Instruction |
Please copy the rows again, beginning at the line that contains "From (245,202) |" and continuing through the last row, with "brick paver driveway" changed to "gravel driveway" and everything else left as it is.

********

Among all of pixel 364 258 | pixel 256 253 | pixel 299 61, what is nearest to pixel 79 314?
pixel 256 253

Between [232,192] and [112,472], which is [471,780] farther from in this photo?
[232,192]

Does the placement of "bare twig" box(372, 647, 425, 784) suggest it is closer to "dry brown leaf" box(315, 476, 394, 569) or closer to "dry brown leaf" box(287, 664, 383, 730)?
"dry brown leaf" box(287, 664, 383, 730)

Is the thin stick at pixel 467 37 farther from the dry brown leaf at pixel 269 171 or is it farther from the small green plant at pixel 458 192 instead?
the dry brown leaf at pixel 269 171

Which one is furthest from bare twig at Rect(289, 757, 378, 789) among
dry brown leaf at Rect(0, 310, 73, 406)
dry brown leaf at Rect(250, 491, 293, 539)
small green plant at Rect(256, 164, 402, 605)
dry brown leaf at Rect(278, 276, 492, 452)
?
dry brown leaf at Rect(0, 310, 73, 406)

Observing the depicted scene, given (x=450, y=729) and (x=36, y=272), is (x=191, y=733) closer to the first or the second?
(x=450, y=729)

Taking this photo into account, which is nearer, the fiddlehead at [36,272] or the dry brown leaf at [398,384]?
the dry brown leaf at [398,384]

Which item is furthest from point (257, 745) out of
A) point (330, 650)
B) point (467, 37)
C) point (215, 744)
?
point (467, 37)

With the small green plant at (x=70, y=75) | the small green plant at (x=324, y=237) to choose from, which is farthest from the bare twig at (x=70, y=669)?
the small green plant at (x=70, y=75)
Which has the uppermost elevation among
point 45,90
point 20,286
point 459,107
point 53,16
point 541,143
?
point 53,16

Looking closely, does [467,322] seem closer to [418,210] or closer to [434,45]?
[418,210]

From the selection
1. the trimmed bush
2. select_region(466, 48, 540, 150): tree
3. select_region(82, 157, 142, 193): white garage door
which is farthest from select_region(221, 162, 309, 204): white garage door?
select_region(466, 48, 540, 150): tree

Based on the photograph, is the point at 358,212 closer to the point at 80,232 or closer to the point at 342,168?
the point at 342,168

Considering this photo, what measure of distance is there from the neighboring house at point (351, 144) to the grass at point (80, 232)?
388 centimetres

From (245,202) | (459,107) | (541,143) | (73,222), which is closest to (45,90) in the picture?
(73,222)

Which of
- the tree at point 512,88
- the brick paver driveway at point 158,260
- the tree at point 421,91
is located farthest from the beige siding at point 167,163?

********

Solution for this task |
From (245,202) | (459,107) | (541,143) | (73,222), which is closest to (45,90) in the picture?
(73,222)

Which of
- the tree at point 512,88
- the gravel driveway at point 158,260
- the tree at point 421,91
is located farthest from the beige siding at point 167,163?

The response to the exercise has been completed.